In addition to an ongoing pandemic and a major shortage of medical personnel, nursing students in Canada are experiencing difficulty with acceptance requirements for nursing programs.
Post-secondary nursing programs have always been competitive, and even prior to Covid-19, Canada was experiencing a shortage of nurses. However, with the recent implementation of online learning, high school grades have increased substantially, prompting some individuals to believe that the required averages for programs have been adjusted accordingly.
Contrary to what has been suggested, granting program placements to all applicants is not the appropriate solution to this issue. Nurses are overworked, especially during the pandemic. Accepting more students during a period in which there is a shortage of nurses would not enable effective learning practices, as nurses cannot be expected to lead practicum placements while also being first responders.
In August of 2021, a public hospital in Clinton, Ontario was forced to stop its services due to being incredibly understaffed—with only a handful of nurses available. As a result of the shortage, nurses were exploited and subjected to conditions so severe that if publicly addressed, they may have faced subliminal ramifications from their superiors.
Bill-124, initially put into legislation in 2019, is responsible for limiting the salary of workers in the public sector, including nurses—further depicting the exploitation of their labour, and contextualizing the conditions that healthcare providers face.
Nurses have left their positions after decades of experience and placement due to exhaustion and malpractice on behalf of those in authority. There have been reports of patients being left unattended or hospital wings being decommissioned because there are not enough nurses to accommodate for the large influx of cases.
Covid-19 has exasperated the shortage of nurses that the medical field has already been experiencing.
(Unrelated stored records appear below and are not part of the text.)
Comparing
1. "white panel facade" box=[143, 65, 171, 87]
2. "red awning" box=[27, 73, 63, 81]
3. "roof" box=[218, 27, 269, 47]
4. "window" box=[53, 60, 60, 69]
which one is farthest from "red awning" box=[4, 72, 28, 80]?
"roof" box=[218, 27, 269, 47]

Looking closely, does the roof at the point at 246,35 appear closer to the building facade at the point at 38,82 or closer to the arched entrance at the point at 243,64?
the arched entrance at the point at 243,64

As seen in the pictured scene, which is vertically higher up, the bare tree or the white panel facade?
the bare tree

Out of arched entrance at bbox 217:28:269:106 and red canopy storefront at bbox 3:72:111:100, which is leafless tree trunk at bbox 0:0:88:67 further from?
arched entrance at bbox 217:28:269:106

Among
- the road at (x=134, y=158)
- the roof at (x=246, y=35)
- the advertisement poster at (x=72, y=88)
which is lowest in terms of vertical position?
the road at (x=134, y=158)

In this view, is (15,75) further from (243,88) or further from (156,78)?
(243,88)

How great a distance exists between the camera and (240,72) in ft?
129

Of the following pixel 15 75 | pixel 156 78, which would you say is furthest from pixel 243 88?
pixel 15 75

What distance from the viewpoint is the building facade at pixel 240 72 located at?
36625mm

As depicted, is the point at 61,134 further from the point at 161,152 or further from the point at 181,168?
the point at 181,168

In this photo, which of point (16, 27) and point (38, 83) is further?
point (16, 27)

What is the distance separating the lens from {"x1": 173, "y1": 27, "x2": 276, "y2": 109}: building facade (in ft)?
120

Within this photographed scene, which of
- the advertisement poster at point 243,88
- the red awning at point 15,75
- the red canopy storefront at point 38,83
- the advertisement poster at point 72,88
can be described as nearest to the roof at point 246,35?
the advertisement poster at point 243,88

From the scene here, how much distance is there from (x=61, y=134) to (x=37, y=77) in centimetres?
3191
The shortage has already impacted the mental health and financial well-being of healthcare providers and without necessary accommodation from the Ministry of Health, more nurses are expected to leave.
Since nurses are unable to perform their first-responder duties and take on the responsibilities of educating new applicants, other means of ensuring students receive the necessary training and experience required are being pursued.
For some clinical training, virtual reality simulations are being implemented to assess students and create opportunities for hands-on experience.
Students are equipped with virtual reality gear, which enables them to be in a hospital setting with a patient that they are required to treat—all while doing so from a safe environment and without further exhausting already limited resources.
Additionally, Nora MacLachlan, Bow Valley College’s Dean of Health and Community Studies, has developed a program that allows registered practical nurses to attend virtual classes without the need for individuals to reallocate.
Such virtual initiatives plan to reach individuals who would otherwise not have the opportunity to attend conventional, in-person schooling due to the complexities that arise with leaving their home and jobs, and adjusting to relocation.
Ultimately, some have proposed to observe the shortage of nurses as an opportunity for students to be educated in different environments more comparable to the reality of nursing, such as placements during the night and weekends, and within different healthcare facilities aside from hospitals.
With Covid-19 persisting for the last couple of years, healthcare providers, especially nurses, have experienced great difficulty with performing their jobs. Despite the exhaustion and shortage that nurses are experiencing right now, nursing students have found that online schooling has led to greater competition and more demanding requirements.
If nurses continue to be overworked and understaffed, while students remain unable to enroll in their programs and receive sufficient education, consequences will persist.